Top of Input for this task
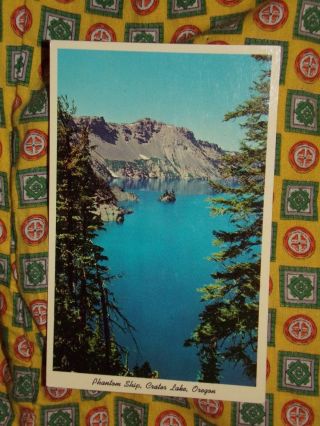Vintage Postcard Phantom Ship,  Crater Lake National Park,  Oregon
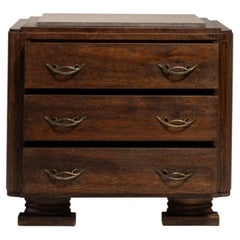 Circa 1930 Walnut Wood Art Deco Chest of Drawers with Marble Top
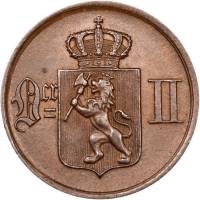 (№1876km352) Монета Норвегия 1876 год 1 Oslash;re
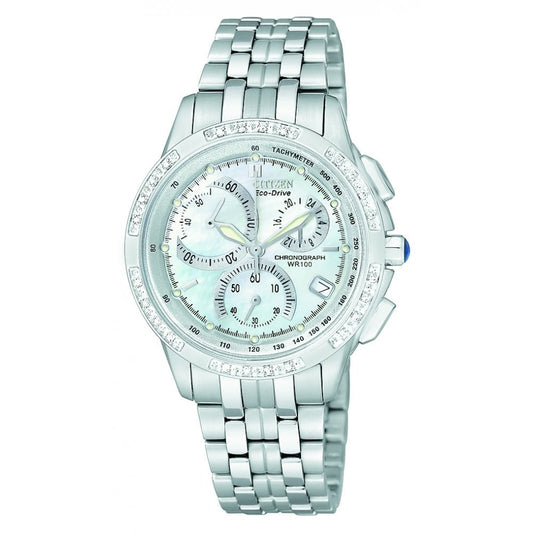 LADIES CITIZEN CALIBRE CHRONOGRAPH STAINLESS STEEL DIAMOND WATCH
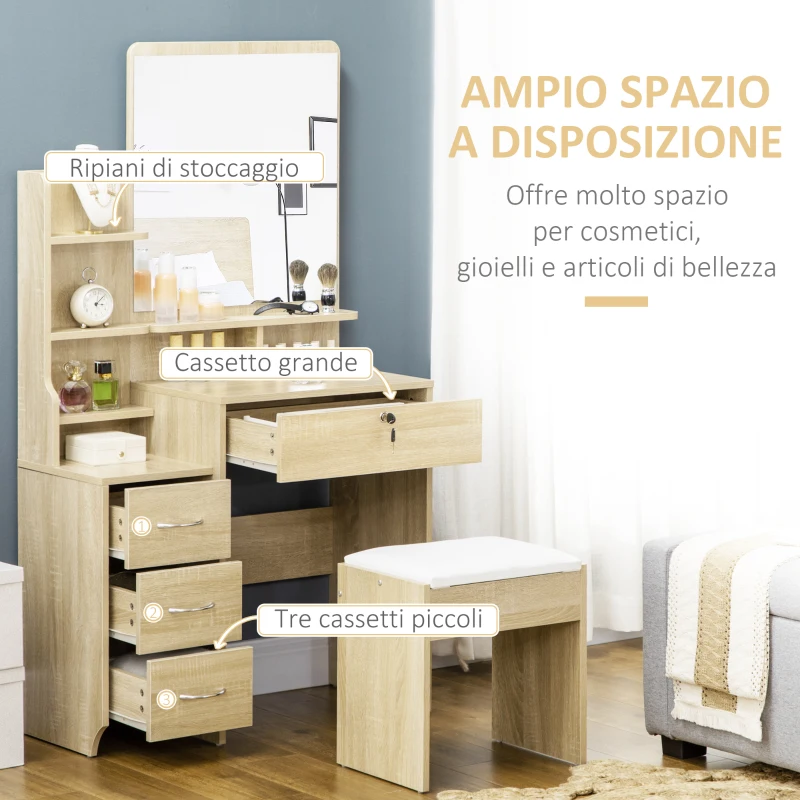 HOMCOM Toeletta da Trucco con Specchio, Tavolo da Trucco, Sgabello, 4 Cassetti e 4 Ripiani, Colore Legno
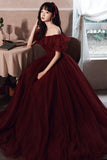 solvbao Burgundy Tulle Long Prom Dresses, A-Line Evening Dresses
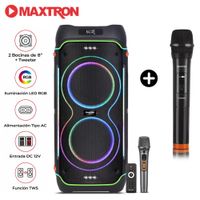 Promo Torre de Sonido Maxtron MX 834 Zingany USB BT TWS  02 Micrófonos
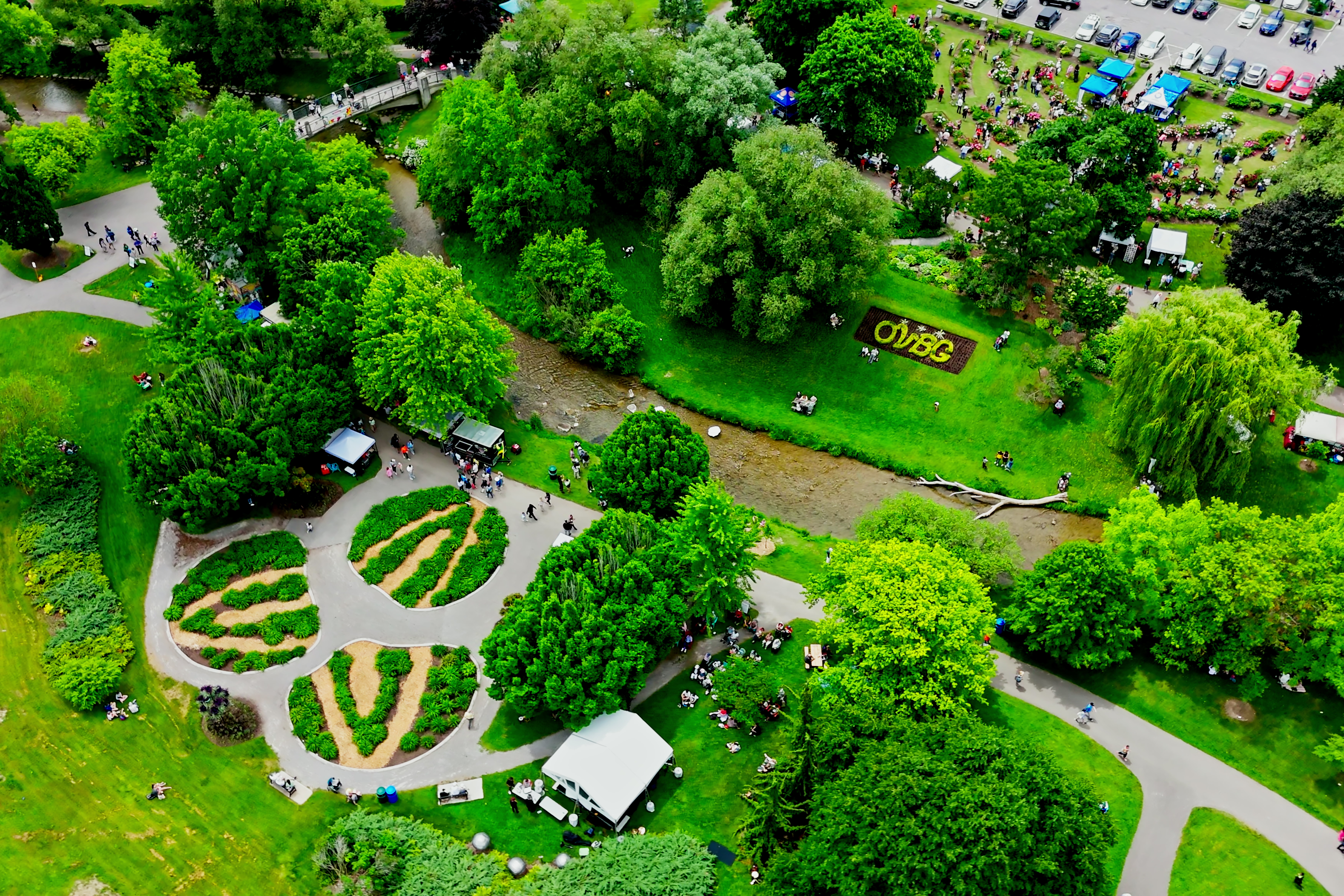 aerial photo of Oshawa Valley Botanical Gardens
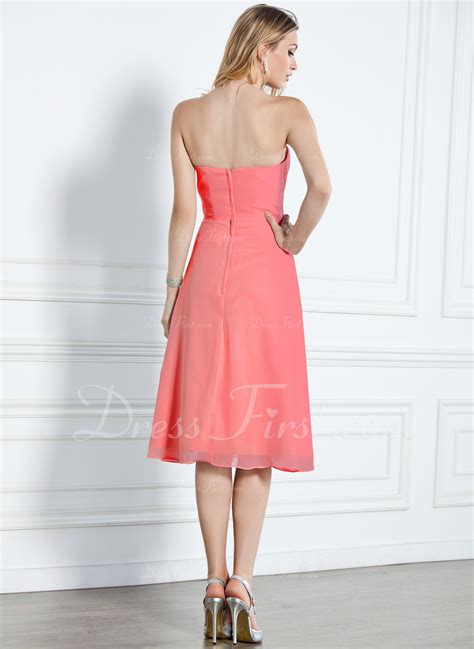 A Lineprincess Strapless Knee Length Chiffon Bridesmaid Dress With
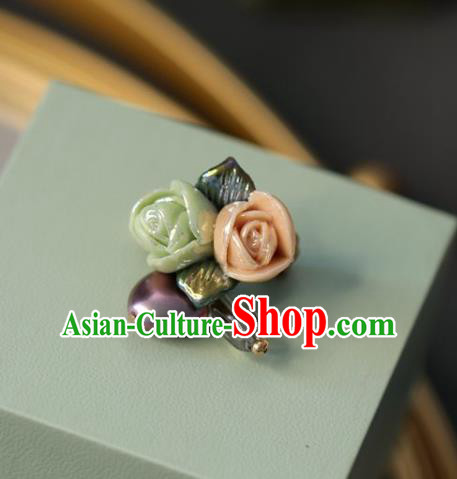 Top Grade Classical Green and Pink Rose Brooch Accessories Handmade Sweater Breastpin for Women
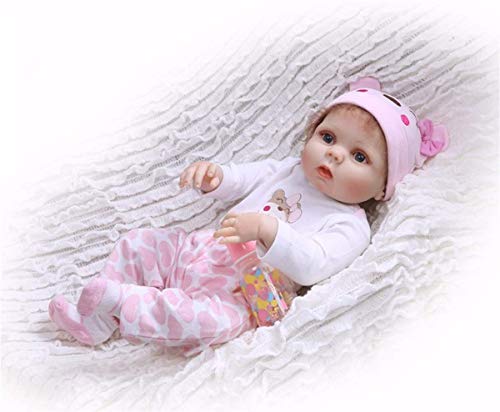 22 Pulgadas 55 cm Little Mimi Baby Girl Doll Hecho a Mano en Vinilo de Silicona Cuerpo Completo Realista Muñecas recién Nacidas Reborn Coleccionables Lavable Niños Cumpleaños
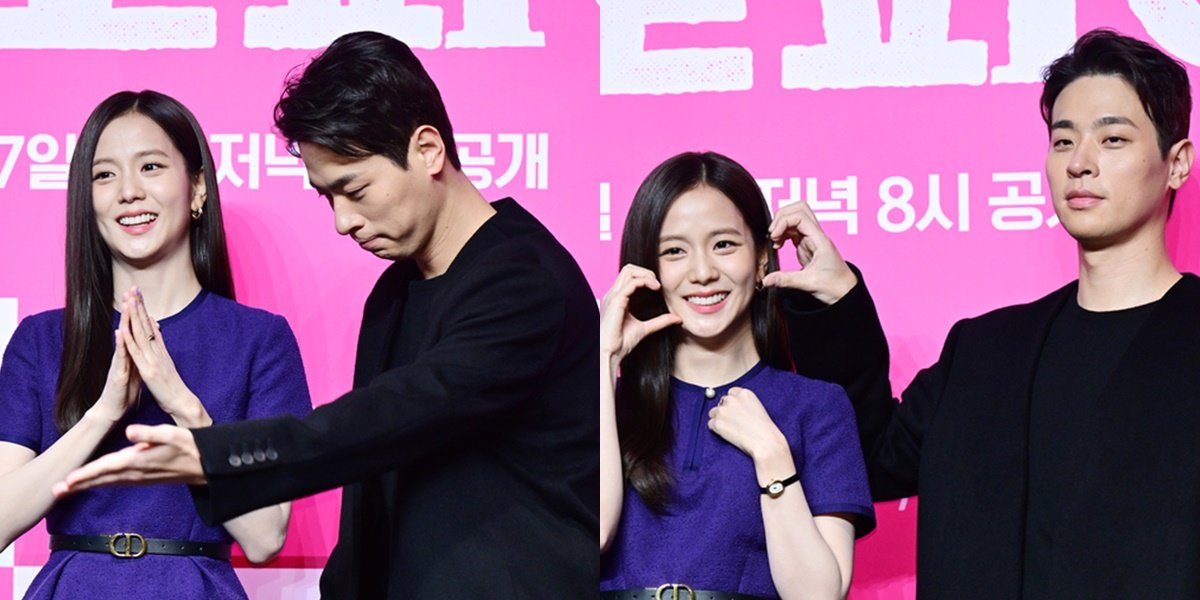 Portrait of Jisoo BLACKPINK and Park Jeong Min at the 'NEWTOPIA' Press Conference, Adorable While Making Heart Cheek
Bottom of Input for this task
◆ **Exercise aim**: Could you please write out exactly the lines from the start of the entries above through the line that holds "Top Grade Classical", both included, with no pictures?

◆ **Exercise output**:
Vintage Postcard Phantom Ship,  Crater Lake National Park,  Oregon
 Circa 1930 Walnut Wood Art Deco Chest of Drawers with Marble Top
 (№1876km352) Монета Норвегия 1876 год 1 Oslash;re
 LADIES CITIZEN CALIBRE CHRONOGRAPH STAINLESS STEEL DIAMOND WATCH
 HOMCOM Toeletta da Trucco con Specchio, Tavolo da Trucco, Sgabello, 4 Cassetti e 4 Ripiani, Colore Legno
 solvbao Burgundy Tulle Long Prom Dresses, A-Line Evening Dresses
 Promo Torre de Sonido Maxtron MX 834 Zingany USB BT TWS  02 Micrófonos
 aerial photo of Oshawa Valley Botanical Gardens
 A Lineprincess Strapless Knee Length Chiffon Bridesmaid Dress With
 Top Grade Classical Green and Pink Rose Brooch Accessories Handmade Sweater Breastpin for Women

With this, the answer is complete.